**Work required**
Find every line below with the string "width" and pick it out.

==================================================

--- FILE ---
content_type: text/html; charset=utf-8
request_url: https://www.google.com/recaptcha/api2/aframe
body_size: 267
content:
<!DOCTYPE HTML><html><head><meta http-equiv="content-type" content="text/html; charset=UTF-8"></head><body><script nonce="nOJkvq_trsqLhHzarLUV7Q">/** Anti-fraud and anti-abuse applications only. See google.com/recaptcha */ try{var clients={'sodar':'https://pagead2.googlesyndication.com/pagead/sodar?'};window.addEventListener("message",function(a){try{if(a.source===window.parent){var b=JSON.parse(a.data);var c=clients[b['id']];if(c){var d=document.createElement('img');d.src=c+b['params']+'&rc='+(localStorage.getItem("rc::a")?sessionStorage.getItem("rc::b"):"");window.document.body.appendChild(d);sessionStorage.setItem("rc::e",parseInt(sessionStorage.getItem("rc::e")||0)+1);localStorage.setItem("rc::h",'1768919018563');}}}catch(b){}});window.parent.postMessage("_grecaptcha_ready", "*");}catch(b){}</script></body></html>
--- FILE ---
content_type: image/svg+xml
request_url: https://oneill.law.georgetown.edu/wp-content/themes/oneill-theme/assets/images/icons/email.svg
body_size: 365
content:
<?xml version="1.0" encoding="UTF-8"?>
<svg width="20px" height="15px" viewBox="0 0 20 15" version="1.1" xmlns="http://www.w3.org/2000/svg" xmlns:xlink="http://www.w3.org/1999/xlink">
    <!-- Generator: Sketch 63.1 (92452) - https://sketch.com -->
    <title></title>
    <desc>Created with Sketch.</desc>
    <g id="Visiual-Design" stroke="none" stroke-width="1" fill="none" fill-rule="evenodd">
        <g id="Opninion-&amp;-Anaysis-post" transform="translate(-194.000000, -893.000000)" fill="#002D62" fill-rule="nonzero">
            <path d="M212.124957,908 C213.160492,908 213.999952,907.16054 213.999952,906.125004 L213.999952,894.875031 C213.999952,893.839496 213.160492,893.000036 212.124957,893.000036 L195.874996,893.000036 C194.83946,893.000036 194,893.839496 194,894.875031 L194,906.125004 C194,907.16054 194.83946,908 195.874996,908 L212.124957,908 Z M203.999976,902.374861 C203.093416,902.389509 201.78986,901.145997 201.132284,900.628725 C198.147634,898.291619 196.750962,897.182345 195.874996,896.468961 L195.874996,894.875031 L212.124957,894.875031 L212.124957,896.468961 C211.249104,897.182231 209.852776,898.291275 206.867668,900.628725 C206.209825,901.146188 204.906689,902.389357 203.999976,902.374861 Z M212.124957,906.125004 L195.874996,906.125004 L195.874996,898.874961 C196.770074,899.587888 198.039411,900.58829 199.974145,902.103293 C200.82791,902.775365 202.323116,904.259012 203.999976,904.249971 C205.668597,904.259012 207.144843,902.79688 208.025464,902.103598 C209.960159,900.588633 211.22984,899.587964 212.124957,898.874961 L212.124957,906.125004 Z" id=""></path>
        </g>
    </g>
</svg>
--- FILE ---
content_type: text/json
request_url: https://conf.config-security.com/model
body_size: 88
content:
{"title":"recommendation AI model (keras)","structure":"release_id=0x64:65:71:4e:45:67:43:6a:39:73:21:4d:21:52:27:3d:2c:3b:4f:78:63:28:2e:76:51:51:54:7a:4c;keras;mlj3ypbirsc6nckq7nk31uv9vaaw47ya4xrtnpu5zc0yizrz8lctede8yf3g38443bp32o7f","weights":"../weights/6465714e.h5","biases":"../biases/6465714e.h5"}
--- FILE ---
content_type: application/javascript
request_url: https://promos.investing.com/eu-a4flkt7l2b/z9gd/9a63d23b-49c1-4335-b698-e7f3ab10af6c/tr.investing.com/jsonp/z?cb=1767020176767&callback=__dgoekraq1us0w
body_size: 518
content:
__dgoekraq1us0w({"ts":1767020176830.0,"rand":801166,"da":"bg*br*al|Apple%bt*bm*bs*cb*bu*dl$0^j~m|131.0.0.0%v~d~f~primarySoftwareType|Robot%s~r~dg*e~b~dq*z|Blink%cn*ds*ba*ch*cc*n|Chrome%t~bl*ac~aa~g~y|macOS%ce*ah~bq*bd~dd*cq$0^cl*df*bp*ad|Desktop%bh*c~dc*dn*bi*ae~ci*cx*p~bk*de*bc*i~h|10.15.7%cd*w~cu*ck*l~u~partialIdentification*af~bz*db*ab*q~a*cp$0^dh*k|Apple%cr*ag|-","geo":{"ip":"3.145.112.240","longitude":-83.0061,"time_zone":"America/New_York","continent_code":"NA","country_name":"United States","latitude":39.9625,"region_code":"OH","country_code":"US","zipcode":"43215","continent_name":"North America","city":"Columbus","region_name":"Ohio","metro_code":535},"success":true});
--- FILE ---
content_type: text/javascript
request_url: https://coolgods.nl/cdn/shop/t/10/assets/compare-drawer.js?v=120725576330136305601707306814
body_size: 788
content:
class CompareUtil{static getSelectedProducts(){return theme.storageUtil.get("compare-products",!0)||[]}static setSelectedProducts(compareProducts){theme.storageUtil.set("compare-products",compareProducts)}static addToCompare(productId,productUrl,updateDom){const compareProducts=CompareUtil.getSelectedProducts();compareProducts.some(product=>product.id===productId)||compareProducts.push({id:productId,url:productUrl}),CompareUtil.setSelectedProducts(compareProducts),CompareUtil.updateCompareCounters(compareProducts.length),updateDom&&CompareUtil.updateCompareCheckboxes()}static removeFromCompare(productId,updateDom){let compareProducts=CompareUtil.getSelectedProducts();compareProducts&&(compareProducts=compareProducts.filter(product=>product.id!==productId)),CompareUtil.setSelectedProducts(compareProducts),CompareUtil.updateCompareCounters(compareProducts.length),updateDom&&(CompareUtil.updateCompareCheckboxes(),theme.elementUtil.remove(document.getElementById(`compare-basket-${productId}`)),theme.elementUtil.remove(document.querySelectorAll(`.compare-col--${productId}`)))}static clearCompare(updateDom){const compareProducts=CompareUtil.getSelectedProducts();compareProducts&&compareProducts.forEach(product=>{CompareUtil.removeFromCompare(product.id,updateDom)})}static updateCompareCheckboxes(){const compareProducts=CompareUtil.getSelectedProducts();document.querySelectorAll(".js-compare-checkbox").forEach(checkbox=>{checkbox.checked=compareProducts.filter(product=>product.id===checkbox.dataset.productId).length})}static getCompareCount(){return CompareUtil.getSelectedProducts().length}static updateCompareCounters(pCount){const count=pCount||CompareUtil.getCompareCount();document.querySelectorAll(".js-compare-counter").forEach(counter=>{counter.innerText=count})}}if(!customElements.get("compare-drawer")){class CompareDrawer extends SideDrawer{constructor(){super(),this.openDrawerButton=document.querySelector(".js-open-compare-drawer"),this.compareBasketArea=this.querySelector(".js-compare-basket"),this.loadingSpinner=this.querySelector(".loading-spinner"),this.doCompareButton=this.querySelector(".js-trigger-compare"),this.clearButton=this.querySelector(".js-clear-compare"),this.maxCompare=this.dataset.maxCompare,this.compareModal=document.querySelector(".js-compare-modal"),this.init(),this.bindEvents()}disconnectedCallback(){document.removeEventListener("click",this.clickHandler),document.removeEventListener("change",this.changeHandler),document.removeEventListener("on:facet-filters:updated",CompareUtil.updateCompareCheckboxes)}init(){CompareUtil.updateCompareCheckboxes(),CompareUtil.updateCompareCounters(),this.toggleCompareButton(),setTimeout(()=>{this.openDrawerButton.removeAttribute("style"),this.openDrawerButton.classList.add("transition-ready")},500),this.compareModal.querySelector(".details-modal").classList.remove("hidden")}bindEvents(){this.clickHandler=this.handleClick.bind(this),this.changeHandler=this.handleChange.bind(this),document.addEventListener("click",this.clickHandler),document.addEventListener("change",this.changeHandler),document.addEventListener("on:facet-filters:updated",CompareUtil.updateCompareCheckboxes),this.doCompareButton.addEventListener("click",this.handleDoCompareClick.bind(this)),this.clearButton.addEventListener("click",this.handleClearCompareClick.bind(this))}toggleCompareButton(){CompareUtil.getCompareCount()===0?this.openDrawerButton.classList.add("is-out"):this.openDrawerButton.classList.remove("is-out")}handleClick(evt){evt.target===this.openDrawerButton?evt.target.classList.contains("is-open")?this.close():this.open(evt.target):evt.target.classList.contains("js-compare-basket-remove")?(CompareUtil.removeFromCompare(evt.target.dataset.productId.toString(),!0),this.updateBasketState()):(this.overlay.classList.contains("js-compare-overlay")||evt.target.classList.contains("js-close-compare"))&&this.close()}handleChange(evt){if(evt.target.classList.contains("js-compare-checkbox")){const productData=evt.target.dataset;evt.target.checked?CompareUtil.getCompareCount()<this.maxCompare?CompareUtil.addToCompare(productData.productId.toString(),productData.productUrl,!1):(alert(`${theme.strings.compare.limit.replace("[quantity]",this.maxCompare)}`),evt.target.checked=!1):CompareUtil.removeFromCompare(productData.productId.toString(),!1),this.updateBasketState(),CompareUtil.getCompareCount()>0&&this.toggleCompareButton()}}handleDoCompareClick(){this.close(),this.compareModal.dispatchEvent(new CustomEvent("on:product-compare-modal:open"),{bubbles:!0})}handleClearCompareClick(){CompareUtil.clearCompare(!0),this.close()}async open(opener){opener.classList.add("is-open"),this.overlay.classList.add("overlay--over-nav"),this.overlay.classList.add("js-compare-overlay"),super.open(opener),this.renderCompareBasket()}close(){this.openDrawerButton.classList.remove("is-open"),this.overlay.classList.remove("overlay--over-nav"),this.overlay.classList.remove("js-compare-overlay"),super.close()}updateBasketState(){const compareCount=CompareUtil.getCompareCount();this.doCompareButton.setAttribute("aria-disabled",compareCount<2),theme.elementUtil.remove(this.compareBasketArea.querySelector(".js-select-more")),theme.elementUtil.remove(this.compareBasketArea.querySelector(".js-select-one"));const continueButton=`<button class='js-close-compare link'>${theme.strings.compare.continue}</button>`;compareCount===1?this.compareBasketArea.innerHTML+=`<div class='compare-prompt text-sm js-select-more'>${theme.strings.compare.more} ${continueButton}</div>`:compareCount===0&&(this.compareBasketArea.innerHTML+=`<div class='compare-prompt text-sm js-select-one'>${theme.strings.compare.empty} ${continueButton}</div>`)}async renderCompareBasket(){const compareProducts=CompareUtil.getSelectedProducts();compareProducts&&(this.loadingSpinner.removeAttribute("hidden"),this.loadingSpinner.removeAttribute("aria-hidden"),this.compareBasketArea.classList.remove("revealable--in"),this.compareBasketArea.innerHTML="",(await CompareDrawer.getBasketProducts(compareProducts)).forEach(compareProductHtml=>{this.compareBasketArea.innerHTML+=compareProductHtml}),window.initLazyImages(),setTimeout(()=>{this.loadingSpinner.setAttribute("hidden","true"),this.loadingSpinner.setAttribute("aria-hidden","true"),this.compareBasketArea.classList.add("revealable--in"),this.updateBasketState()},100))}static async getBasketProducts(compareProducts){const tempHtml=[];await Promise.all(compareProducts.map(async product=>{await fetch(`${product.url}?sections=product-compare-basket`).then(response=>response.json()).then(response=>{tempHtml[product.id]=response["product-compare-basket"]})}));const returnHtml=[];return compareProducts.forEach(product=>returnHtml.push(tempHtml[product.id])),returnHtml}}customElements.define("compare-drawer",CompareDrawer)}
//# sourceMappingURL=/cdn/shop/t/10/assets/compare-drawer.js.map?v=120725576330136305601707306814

==================================================

**Exercise answer**
<svg width="20px" height="15px" viewBox="0 0 20 15" version="1.1" xmlns="http://www.w3.org/2000/svg" xmlns:xlink="http://www.w3.org/1999/xlink">
    <g id="Visiual-Design" stroke="none" stroke-width="1" fill="none" fill-rule="evenodd">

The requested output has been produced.